One tricky factor could be the politics of returning to session. If the three-month budget is signed into law by the governor, it would provide funding through the end of October. The general election is scheduled for November 3, which would mean the Legislature might return to session just before the election. Or if they pass another short-term budget, they could return right after the election, in a lame-duck situation. In that case, voters could end up voting for candidates without knowing how they intend to balance this year’s budget.
More than two-thirds of the state’s 200 lawmakers will face no opponent in the general election.
Evan Horowitz, executive director of The Center for State Policy Analysis at Tufts University, said the timing does present political “complexities.” But he generally said it made sense to wait for more information on the state economy and the timing of vaccine development before approving a final budget for the year.
Baker had proposed a $5.51 billion budget for August. The interim budget of $16.53 billion multiplies Baker’s figure by three to cover three months. If that level of spending were extended for a full year, it would translate to a more than $65 billion annual budget. In comparison, the fiscal 2020 operating budget was $43.3 billion.
Rodrigues said the reason the spending number is so high in the interim budget is because a lot of costs are frontloaded at the beginning of the fiscal year.
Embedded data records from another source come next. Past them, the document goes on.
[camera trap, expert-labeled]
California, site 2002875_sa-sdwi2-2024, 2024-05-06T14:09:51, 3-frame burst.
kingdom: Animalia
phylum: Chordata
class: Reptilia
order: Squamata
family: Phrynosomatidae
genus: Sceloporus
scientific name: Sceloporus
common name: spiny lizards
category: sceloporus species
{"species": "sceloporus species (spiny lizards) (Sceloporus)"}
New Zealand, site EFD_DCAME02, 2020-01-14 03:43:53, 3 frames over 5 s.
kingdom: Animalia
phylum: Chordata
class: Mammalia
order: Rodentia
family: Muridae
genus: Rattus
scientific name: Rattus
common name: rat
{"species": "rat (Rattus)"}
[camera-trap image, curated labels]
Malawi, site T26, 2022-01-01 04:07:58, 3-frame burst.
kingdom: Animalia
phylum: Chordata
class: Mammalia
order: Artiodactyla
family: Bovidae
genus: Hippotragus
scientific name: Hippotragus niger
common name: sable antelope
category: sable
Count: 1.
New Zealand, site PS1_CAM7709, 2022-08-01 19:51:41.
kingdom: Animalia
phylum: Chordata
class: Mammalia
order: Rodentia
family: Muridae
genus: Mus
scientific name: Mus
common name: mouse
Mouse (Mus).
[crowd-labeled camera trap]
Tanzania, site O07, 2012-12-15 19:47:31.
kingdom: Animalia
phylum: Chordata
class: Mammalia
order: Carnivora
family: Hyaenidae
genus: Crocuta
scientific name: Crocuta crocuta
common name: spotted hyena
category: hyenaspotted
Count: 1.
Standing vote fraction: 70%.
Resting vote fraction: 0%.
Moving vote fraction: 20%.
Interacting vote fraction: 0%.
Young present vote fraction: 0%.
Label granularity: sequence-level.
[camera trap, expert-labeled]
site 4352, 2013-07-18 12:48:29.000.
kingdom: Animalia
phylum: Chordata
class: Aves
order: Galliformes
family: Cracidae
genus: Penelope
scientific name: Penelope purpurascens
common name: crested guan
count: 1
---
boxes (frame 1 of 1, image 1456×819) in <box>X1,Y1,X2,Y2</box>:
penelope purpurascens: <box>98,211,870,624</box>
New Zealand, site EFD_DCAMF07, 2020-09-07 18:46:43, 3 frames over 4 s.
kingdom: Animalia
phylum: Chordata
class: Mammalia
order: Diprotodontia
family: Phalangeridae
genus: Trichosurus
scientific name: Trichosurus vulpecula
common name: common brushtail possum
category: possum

Rodrigues said the interim budget is a conservative one: It continues funding government at the same level as it was funded in fiscal 2020, unless Baker’s January budget proposal proposed a cut, in which case the interim budget reflects the lower number. Any discretionary earmarks inserted by lawmakers into last year’s budget will not be funded.
“We worked very closely with the administration…to arrive at a number that’s going to ensure that all the bills are paid, that the lights stay on, that people get their pay,” Rodrigues said.
One danger of crafting a full-year budget four months into the fiscal year is it gives government less time to adapt to lower funding levels, since any cuts will be spread over eight months instead of 12 months. But Rodrigues said it was a matter of “weighing risks,” and budget-writers decided that waiting four months was less of a risk than budgeting off incomplete information and making draconian cuts now only to have to restart programs if federal money arrives.